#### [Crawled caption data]
-------------------------

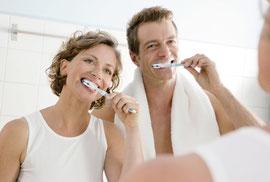 Frischer Atem durch häusliche Zahnpflege und Zungenreinigung © proDente e.V.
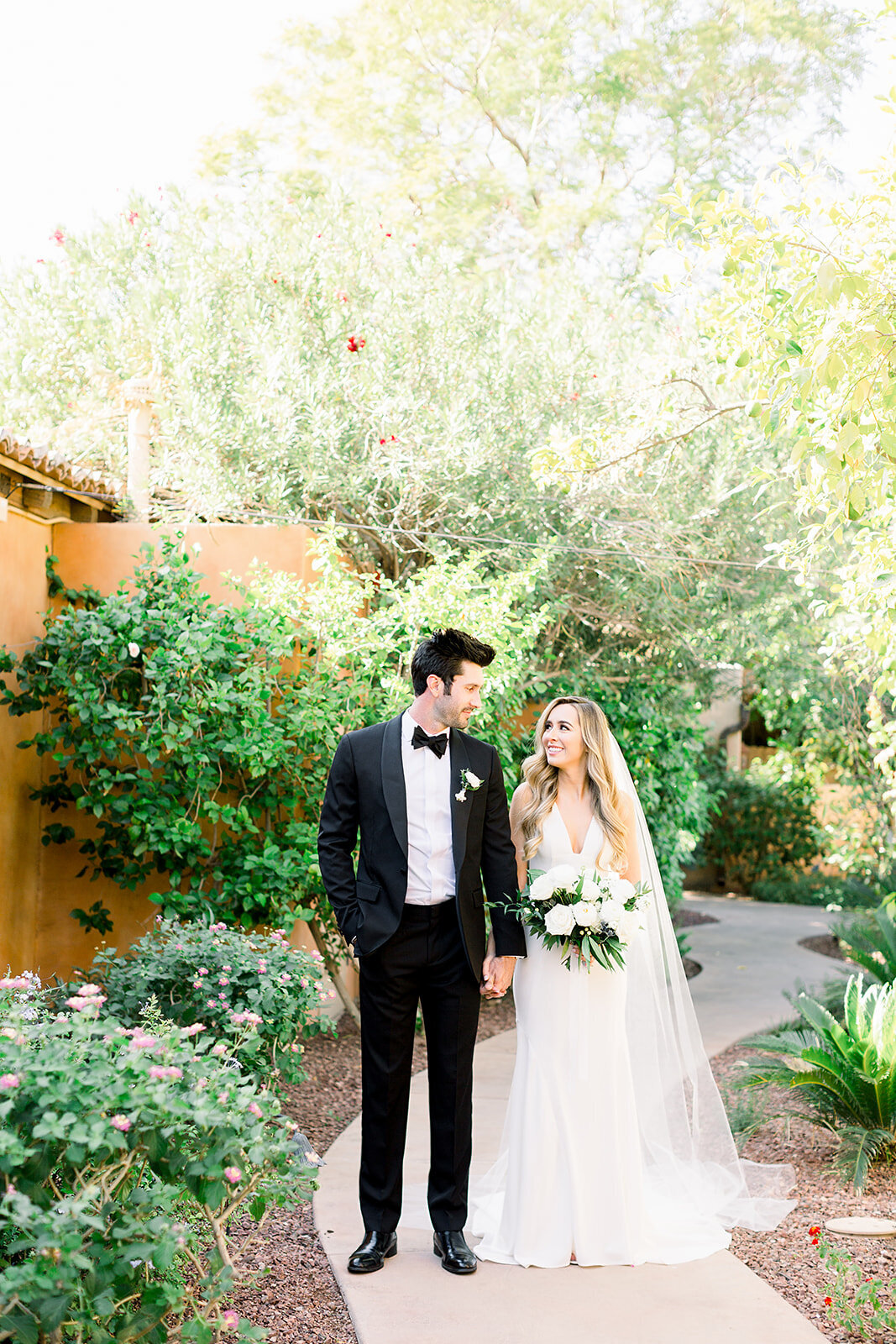 scottsdale-florists-groom-bride-desert-wedding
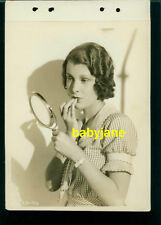 FRANCES DEE VINTAGE 8X11 PHOTO EARLY PUTTING ON MAKEUP KEYBOOK LINEN BACKED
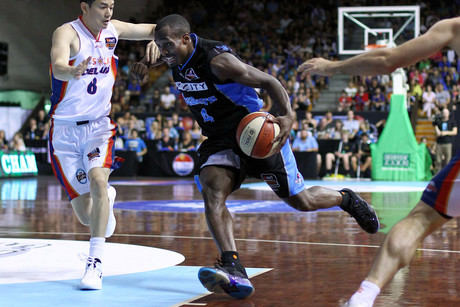 Cedric Jackson was dropping three-pointers with ease last week. Can he carry on in the same form against the 36ers tonight? (Photosport file)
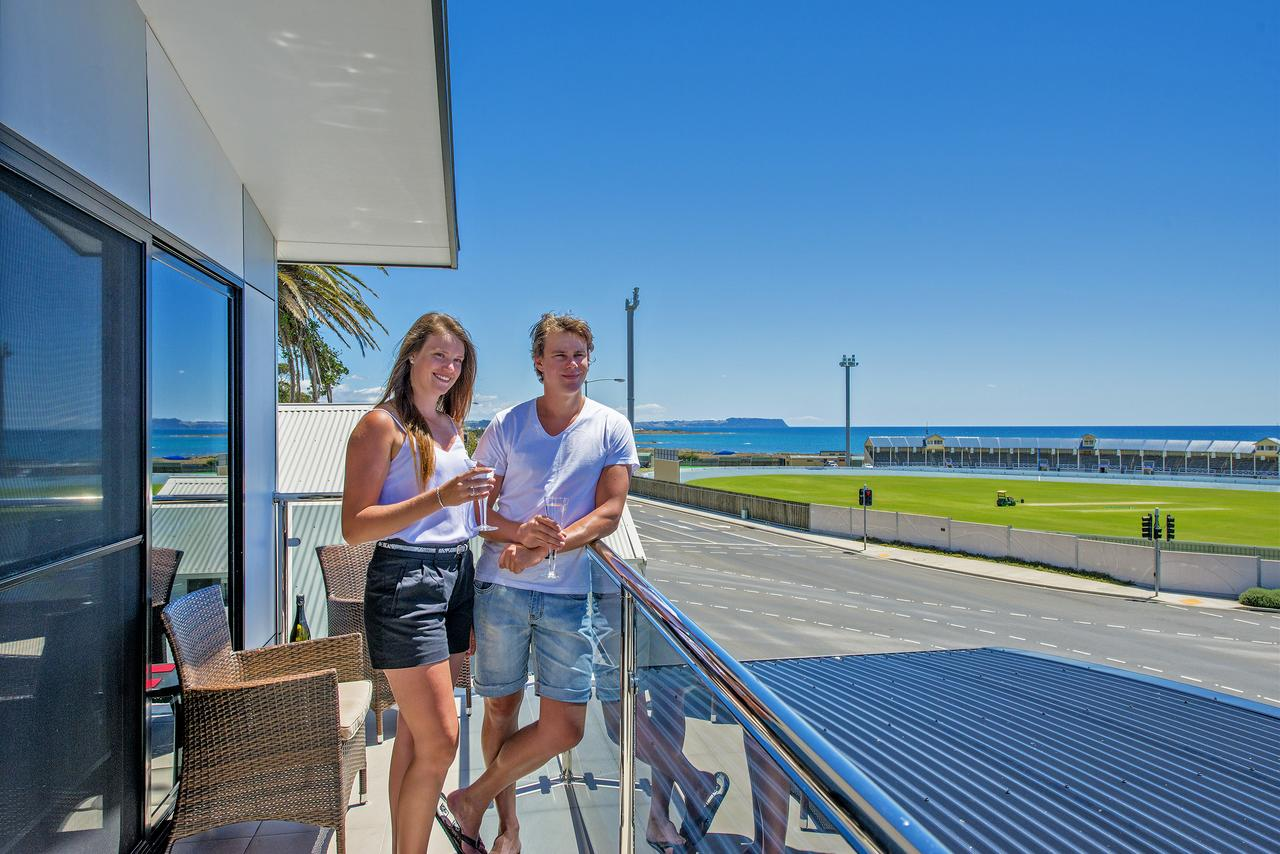 Burnie by the Bay Apartments - South Australia Travel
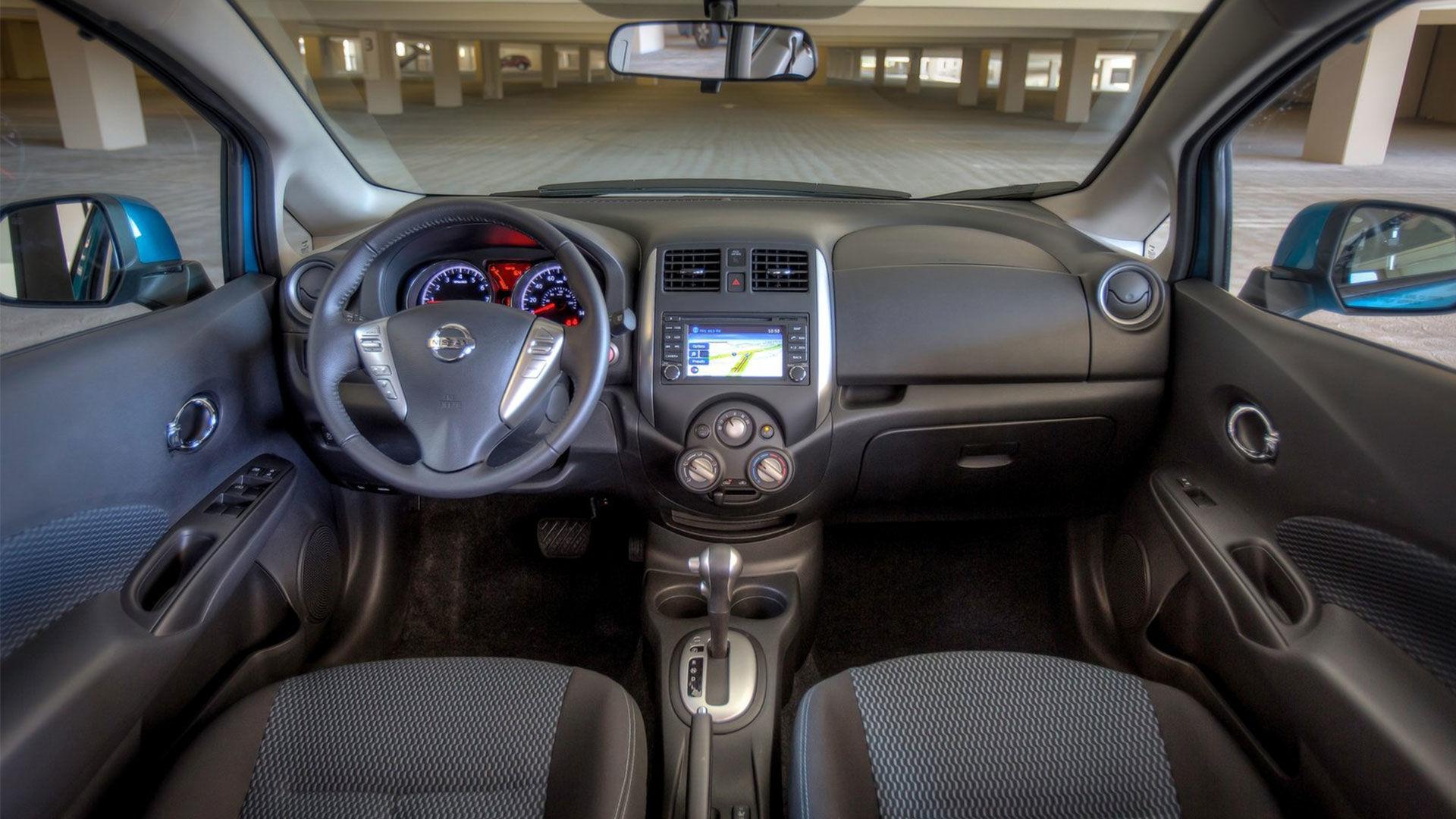 Nissan Versa Note 2014 Sous Compacte Spacieuse Et Conomique Par Michael Winthrop Nissan De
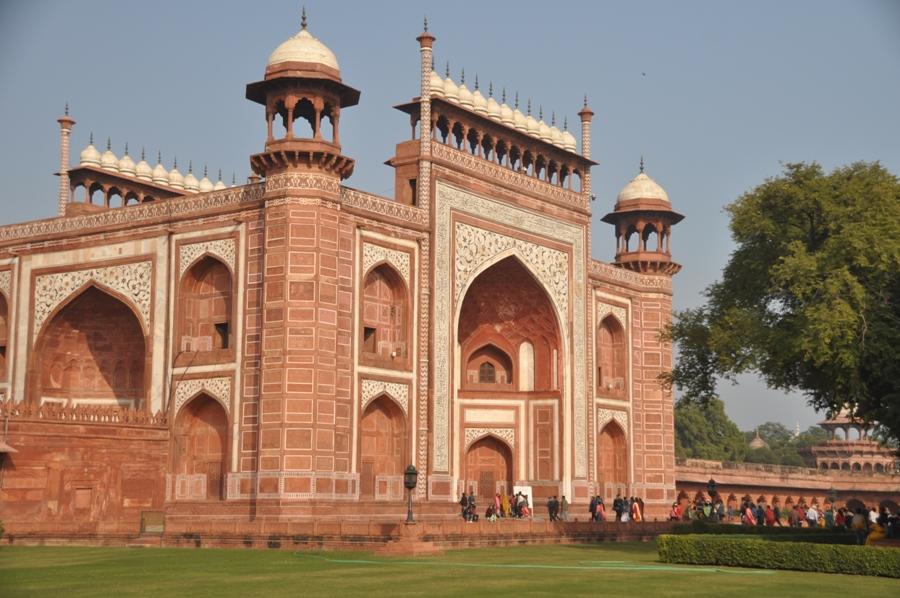 Edificio all'ingresso del Taj Mahal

-------------------------

#### [Exercise description]
Write the lines above out again exactly, excluding every picture.

#### [Response box]
 Frischer Atem durch häusliche Zahnpflege und Zungenreinigung © proDente e.V.
 scottsdale-florists-groom-bride-desert-wedding
 FRANCES DEE VINTAGE 8X11 PHOTO EARLY PUTTING ON MAKEUP KEYBOOK LINEN BACKED
 Cedric Jackson was dropping three-pointers with ease last week. Can he carry on in the same form against the 36ers tonight? (Photosport file)
 Burnie by the Bay Apartments - South Australia Travel
 Nissan Versa Note 2014 Sous Compacte Spacieuse Et Conomique Par Michael Winthrop Nissan De
 Edificio all'ingresso del Taj Mahal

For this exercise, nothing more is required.